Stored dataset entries
○ ○ ○

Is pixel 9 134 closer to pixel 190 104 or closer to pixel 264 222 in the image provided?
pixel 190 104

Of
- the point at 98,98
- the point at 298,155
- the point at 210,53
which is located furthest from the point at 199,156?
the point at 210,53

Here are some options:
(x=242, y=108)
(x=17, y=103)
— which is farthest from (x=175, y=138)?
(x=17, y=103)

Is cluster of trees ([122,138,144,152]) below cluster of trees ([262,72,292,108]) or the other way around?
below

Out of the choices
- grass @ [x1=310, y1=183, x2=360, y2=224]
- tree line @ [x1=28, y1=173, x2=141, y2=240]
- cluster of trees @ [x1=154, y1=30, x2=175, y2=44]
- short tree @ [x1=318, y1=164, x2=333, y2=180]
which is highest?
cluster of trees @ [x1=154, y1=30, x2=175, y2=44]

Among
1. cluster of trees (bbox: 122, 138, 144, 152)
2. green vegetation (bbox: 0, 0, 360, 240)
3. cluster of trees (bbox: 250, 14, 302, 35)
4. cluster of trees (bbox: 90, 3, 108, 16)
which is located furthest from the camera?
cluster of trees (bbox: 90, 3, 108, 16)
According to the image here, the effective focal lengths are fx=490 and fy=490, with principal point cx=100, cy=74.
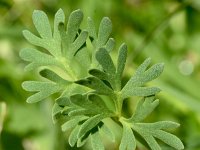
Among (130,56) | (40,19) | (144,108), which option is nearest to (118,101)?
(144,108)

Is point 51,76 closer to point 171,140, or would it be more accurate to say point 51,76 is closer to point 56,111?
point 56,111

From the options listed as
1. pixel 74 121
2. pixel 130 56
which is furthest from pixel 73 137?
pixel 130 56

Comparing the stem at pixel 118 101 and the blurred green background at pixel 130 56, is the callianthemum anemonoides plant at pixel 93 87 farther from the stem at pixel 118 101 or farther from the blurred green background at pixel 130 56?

○ ○ ○

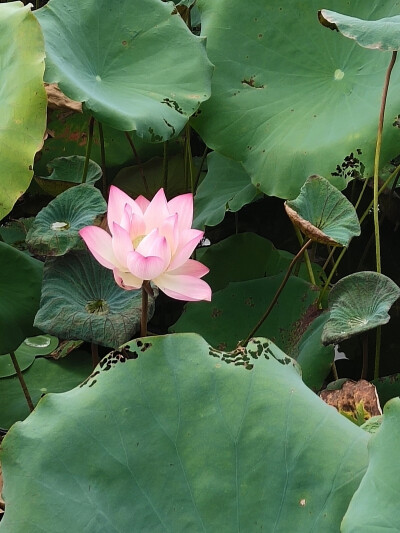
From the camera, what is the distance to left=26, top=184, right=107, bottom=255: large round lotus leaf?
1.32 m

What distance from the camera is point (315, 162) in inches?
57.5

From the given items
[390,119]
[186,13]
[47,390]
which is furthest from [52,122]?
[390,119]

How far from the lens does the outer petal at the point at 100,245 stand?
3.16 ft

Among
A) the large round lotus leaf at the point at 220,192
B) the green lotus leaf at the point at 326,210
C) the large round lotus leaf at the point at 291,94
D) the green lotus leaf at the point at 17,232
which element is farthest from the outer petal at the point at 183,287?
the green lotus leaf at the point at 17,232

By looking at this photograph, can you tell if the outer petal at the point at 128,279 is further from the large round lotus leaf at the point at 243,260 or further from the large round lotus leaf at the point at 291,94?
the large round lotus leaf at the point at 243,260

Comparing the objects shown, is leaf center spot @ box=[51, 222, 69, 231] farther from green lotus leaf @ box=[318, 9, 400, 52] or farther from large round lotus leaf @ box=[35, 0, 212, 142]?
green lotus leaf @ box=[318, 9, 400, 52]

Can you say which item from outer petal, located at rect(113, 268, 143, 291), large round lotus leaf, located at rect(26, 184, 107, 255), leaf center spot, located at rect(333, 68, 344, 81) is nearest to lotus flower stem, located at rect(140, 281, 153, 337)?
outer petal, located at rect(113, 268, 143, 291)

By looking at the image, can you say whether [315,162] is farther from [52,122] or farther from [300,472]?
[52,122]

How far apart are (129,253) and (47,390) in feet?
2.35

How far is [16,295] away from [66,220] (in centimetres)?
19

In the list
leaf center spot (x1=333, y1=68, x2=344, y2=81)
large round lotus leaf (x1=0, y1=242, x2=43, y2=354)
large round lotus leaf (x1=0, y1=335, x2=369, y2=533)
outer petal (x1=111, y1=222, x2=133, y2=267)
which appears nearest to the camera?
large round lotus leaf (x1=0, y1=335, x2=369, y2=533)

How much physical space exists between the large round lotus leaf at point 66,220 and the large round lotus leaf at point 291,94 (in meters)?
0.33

○ ○ ○

Task description »
Find each line in the entries above that contains the string "outer", and copy every such line. Matching is case-sensitive.

Final result »
How far from the lens does the outer petal at the point at 100,245 stand?
which element is farthest from the outer petal at the point at 183,287?
By looking at this photograph, can you tell if the outer petal at the point at 128,279 is further from the large round lotus leaf at the point at 243,260 or further from the large round lotus leaf at the point at 291,94?
Can you say which item from outer petal, located at rect(113, 268, 143, 291), large round lotus leaf, located at rect(26, 184, 107, 255), leaf center spot, located at rect(333, 68, 344, 81) is nearest to lotus flower stem, located at rect(140, 281, 153, 337)?
outer petal, located at rect(113, 268, 143, 291)
outer petal (x1=111, y1=222, x2=133, y2=267)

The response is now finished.